Há qualquer coisa de patético e absurdo na controvérsia entre as associações de cegos norte-americanos e a estreia do filme "Blindness" baseado no livro "Ensaio Sobre a Cegueira" de José Saramago. As referidas associações mencionam que o filme retrata os cegos como "monstros", por causa da violência e caos que se desencadeia após o surgimento do misterioso fenómeno de cegueira massificada. Na sua dura ironia habitual, Saramago veio dizer que "a estupidez não escolhe entre cegos e não cegos". Mais: é pena que os cegos americanos não possam ver o filme para tirar ilações mais coerentes. E é bem verdade.
De facto, o filme não é sobre o tema da cegueira, mas sim sobre a condição humana e as consequências resultantes de um acontecimento catastrófico. Não está em causa a cegueira "tout court", não é um ataque aos cegos deste mundo. Saramago recorre ao expediente de "não ver" para fazer um estudo da mente humana. No fundo, "Ensaio Sobre a Cegueira" é uma metáfora pessimista (como é apanágio no escritor) sobre a violência do mundo actual, no qual o homem é o principal instigador.

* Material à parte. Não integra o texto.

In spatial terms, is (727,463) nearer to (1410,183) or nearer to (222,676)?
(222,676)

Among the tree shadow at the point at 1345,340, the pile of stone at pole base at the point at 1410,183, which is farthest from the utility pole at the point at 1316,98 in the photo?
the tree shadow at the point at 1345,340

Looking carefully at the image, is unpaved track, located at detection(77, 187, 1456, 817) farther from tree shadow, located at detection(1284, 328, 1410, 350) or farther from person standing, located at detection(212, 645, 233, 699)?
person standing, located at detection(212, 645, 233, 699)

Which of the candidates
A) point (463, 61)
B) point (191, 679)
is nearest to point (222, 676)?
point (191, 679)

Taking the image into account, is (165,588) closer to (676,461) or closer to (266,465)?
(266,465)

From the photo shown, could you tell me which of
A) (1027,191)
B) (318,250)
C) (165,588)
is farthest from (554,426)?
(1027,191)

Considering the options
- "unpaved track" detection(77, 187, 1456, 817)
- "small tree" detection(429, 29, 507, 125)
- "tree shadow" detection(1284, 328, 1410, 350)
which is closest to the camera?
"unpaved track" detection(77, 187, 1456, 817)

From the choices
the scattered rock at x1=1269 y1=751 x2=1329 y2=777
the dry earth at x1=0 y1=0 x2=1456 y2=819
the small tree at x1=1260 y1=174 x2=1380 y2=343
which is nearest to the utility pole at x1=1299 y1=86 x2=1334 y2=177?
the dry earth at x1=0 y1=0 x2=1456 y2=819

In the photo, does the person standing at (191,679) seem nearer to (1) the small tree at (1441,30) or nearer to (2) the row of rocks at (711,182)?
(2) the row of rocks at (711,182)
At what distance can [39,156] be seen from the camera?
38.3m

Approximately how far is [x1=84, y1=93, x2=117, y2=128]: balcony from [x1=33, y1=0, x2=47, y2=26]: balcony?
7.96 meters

O acontecimento de que fala (escreve) Saramago podia ser a surdez ou a paraplegia em vez da cegueira. O essencial da visão do Prémio Nobel é o de chamar a atenção para as consequências nefastas para o homem quando este é confrontado com fenómenos desconhecidos e violentos: quando isso acontece, vêm ao de cima as pulsões mais destruidoras e violentas do homem em prol da sobrevivência a todo o custo.
O curioso é que as mesmas associações de cegos que agora contestam o filme, nada disseram quando o livro foi lançado no mercado dos EUA. E já agora, os ecos da estreia do filme do realizador Fernando Meirelles com Julianne Moore, são algo desanimadores. Mesmo na metrópole de Nova Iorque, uma sala com 194 lugares onde o filme estreou, não conseguiu encher. E as reacções do público americano são desconcertantes: filme "pesado","lento", "penoso" e "causador de ataques de pânico". Pessoalmente interpreto estes sinais como excelentes indicadores que me motivam ainda mais para ver o filme quando estrear em Portugal.
2 comentários:
É pena os cegos americanos não conhecerem o provérbio "cego é aquele que não quer ver".
Nunca fui fã do Saramago. Mas não é isso que me impede de subscrever inteiramente este teu post. Na verdade, ao tomarem essa posição, as associações de cegos revelam uma chocante insensibilidade artística a até mesmo social. Que tem muito a ver com a praga do politicamente correcto.